Format the material below as a numbered list, one line per item, omitting all blank lines.

Provided material:
◇ ◇ ◇ ◇ ◇ ◇ ◇

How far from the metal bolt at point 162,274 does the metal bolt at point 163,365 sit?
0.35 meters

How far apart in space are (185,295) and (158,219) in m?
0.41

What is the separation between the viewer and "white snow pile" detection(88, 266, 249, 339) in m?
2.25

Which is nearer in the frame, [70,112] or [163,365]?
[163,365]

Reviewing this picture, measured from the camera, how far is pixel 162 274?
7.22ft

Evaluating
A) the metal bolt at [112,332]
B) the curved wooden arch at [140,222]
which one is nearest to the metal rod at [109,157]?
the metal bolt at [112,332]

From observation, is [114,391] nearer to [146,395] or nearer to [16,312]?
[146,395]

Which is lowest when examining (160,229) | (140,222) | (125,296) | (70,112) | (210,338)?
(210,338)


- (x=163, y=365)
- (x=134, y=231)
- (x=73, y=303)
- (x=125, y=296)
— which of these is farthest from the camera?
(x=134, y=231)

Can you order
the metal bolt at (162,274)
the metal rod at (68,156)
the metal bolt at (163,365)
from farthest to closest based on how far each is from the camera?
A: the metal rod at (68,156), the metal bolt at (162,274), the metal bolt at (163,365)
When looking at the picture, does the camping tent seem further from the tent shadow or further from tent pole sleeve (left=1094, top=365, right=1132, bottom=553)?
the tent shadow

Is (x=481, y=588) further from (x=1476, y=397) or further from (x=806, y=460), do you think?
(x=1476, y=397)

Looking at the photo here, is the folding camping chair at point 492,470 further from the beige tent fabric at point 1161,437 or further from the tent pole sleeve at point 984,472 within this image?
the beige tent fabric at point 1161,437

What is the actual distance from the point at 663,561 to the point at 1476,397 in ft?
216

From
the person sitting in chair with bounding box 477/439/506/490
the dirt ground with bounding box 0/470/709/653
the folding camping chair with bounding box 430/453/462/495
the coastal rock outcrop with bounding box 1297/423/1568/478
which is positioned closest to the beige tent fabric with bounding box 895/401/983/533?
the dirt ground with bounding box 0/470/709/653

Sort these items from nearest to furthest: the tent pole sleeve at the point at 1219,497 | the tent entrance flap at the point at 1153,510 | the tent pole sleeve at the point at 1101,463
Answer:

◇ ◇ ◇ ◇ ◇ ◇ ◇

Solution to this task:
1. How far from the metal bolt at point 162,274 does the metal bolt at point 163,365 sit?
2. 0.35 meters
3. How far apart in space are (185,295) and (158,219) in m?
4. 0.41
5. What is the separation between the viewer and "white snow pile" detection(88, 266, 249, 339) in m?
6. 2.25
7. Which is nearer in the frame, [70,112] or [163,365]?
8. [163,365]
9. Reviewing this picture, measured from the camera, how far is pixel 162 274?
10. 7.22ft
11. Evaluating
12. A) the metal bolt at [112,332]
13. B) the curved wooden arch at [140,222]
14. which one is nearest to the metal rod at [109,157]?
15. the metal bolt at [112,332]
16. From observation, is [114,391] nearer to [146,395] or nearer to [16,312]?
17. [146,395]
18. Which is lowest when examining (160,229) | (140,222) | (125,296) | (70,112) | (210,338)?
19. (210,338)
20. - (x=163, y=365)
21. - (x=134, y=231)
22. - (x=73, y=303)
23. - (x=125, y=296)
24. — which of these is farthest from the camera?
25. (x=134, y=231)
26. Can you order
27. the metal bolt at (162,274)
28. the metal rod at (68,156)
29. the metal bolt at (163,365)
30. from farthest to closest based on how far each is from the camera?
31. A: the metal rod at (68,156), the metal bolt at (162,274), the metal bolt at (163,365)
32. When looking at the picture, does the camping tent seem further from the tent shadow or further from tent pole sleeve (left=1094, top=365, right=1132, bottom=553)?
33. the tent shadow
34. Is (x=481, y=588) further from (x=1476, y=397) or further from (x=806, y=460), do you think?
35. (x=1476, y=397)
36. Looking at the photo here, is the folding camping chair at point 492,470 further from the beige tent fabric at point 1161,437 or further from the tent pole sleeve at point 984,472 within this image?
37. the beige tent fabric at point 1161,437
38. What is the actual distance from the point at 663,561 to the point at 1476,397 in ft?
39. 216
40. From
41. the person sitting in chair with bounding box 477/439/506/490
42. the dirt ground with bounding box 0/470/709/653
43. the folding camping chair with bounding box 430/453/462/495
44. the coastal rock outcrop with bounding box 1297/423/1568/478
45. which is positioned closest to the beige tent fabric with bounding box 895/401/983/533?
46. the dirt ground with bounding box 0/470/709/653
47. Sort these items from nearest to furthest: the tent pole sleeve at the point at 1219,497 | the tent entrance flap at the point at 1153,510 | the tent pole sleeve at the point at 1101,463
48. Answer:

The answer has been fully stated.